● **Task brief**
Within the records below, find the line with "Rhinestone Zodiac Pendant" and the line with "Diwas Men Rust Printed Straight Kurta", then reproduce exactly those two lines and all lines between them, without any picture.

── Listed entries ──

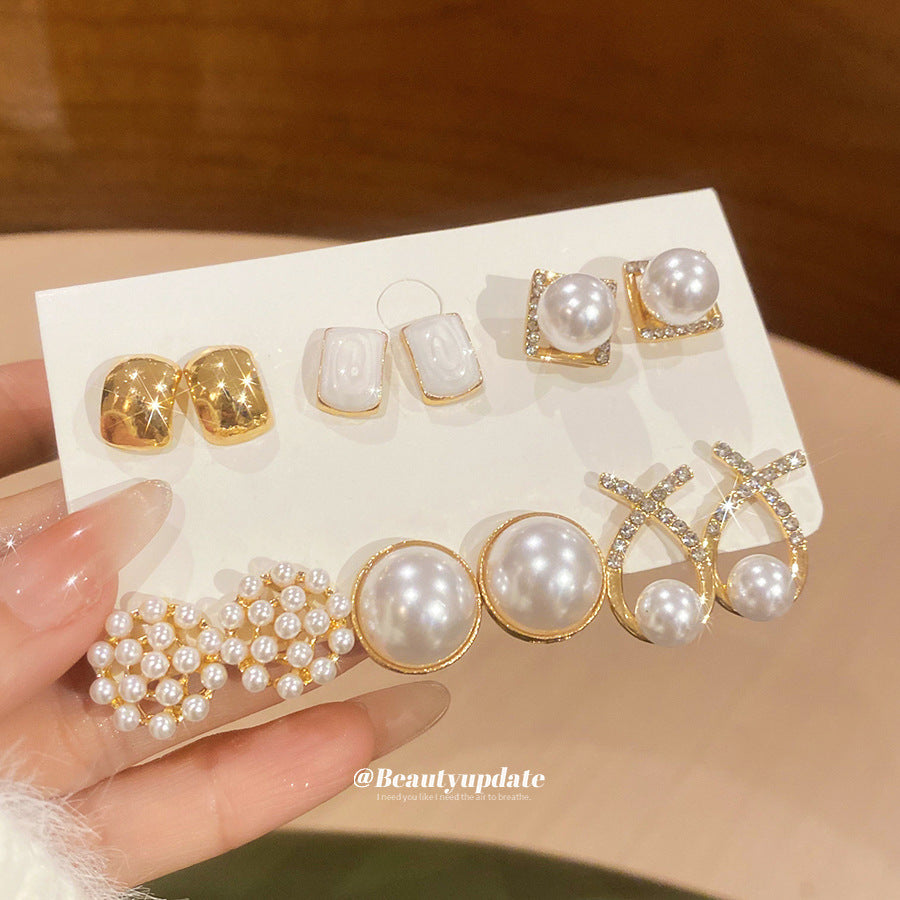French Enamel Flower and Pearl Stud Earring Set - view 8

───
── Listed entries ──

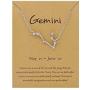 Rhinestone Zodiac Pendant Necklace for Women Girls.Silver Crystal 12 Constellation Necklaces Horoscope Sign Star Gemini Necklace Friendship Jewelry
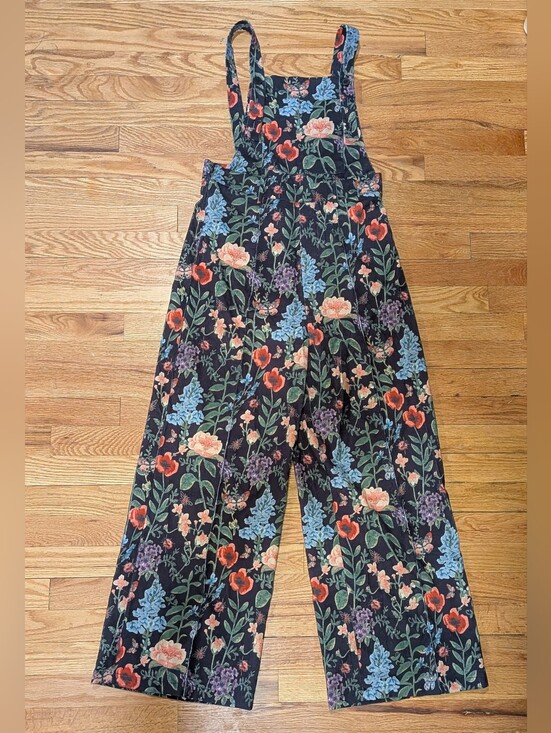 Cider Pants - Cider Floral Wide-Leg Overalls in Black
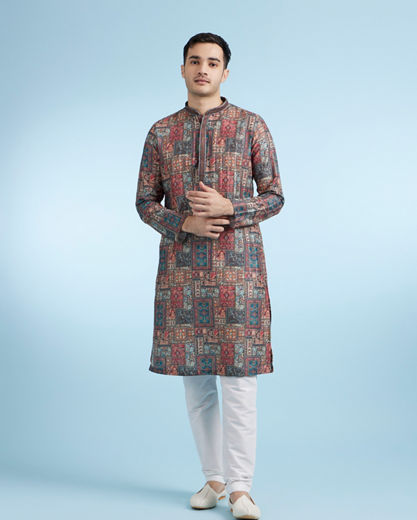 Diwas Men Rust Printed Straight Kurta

───
── Listed entries ──

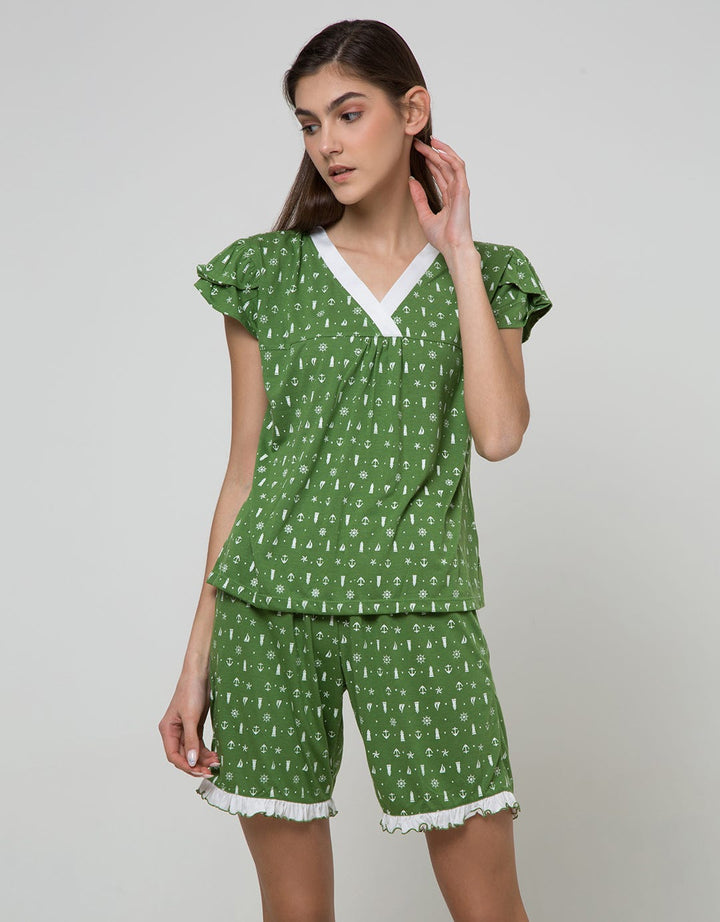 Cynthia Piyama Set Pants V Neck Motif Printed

───

● **Solution to this exercise**
 Rhinestone Zodiac Pendant Necklace for Women Girls.Silver Crystal 12 Constellation Necklaces Horoscope Sign Star Gemini Necklace Friendship Jewelry
 Cider Pants - Cider Floral Wide-Leg Overalls in Black
 Diwas Men Rust Printed Straight Kurta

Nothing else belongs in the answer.